## REQUIRED TASK
Copy out the listing below with every instance of "camera" switched to "lens". Keep everything else unchanged.

## INFORMATION SHOWN
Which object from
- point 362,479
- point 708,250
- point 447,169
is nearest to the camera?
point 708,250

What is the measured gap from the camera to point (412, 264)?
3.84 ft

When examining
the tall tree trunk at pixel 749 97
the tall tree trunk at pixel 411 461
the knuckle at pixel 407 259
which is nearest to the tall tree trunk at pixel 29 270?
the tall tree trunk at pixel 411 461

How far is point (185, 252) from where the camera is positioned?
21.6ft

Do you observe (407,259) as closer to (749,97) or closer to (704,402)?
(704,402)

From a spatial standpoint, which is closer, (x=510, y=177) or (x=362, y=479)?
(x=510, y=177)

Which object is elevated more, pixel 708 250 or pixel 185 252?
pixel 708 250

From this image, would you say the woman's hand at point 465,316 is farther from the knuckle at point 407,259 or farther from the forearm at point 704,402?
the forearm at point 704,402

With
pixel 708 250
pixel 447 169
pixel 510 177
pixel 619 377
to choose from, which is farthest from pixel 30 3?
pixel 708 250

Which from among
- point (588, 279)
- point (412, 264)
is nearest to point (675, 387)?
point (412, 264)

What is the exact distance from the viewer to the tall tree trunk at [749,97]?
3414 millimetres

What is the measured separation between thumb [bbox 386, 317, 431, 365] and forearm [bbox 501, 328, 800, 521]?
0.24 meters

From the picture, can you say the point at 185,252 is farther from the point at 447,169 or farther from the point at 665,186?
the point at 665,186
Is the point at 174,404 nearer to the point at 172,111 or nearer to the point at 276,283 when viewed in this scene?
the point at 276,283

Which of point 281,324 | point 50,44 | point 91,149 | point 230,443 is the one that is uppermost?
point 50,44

## CORRECT ANSWER
Which object from
- point 362,479
- point 708,250
- point 447,169
is nearest to the lens?
point 708,250

What is the measured gap from the lens to point (412, 264)?
3.84 ft

When examining
the tall tree trunk at pixel 749 97
the tall tree trunk at pixel 411 461
the knuckle at pixel 407 259
which is nearest to the tall tree trunk at pixel 29 270?
the tall tree trunk at pixel 411 461

How far is point (185, 252) from where the lens is positioned?
21.6ft

Do you observe (407,259) as closer to (749,97) or closer to (704,402)?
(704,402)

From a spatial standpoint, which is closer, (x=510, y=177) or (x=362, y=479)?
(x=510, y=177)

Which object is elevated more, pixel 708 250 or pixel 185 252?
pixel 708 250

From this image, would you say the woman's hand at point 465,316 is farther from the knuckle at point 407,259 or farther from the forearm at point 704,402?
the forearm at point 704,402

With
pixel 708 250
pixel 447 169
pixel 510 177
pixel 619 377
to choose from, which is farthest from pixel 30 3?
pixel 708 250

Which from among
- point (588, 279)
- point (412, 264)
is nearest to point (675, 387)?
point (412, 264)

What is the exact distance from the viewer to the tall tree trunk at [749,97]?
3414 millimetres

What is the measured separation between thumb [bbox 386, 317, 431, 365] and forearm [bbox 501, 328, 800, 521]?
0.24 meters

From the picture, can you say the point at 185,252 is farther from the point at 447,169 or farther from the point at 665,186?
the point at 665,186
Is the point at 174,404 nearer to the point at 172,111 or nearer to the point at 276,283 when viewed in this scene?
the point at 276,283

Which of point 281,324 | point 50,44 | point 91,149 | point 230,443 is the one that is uppermost?
point 50,44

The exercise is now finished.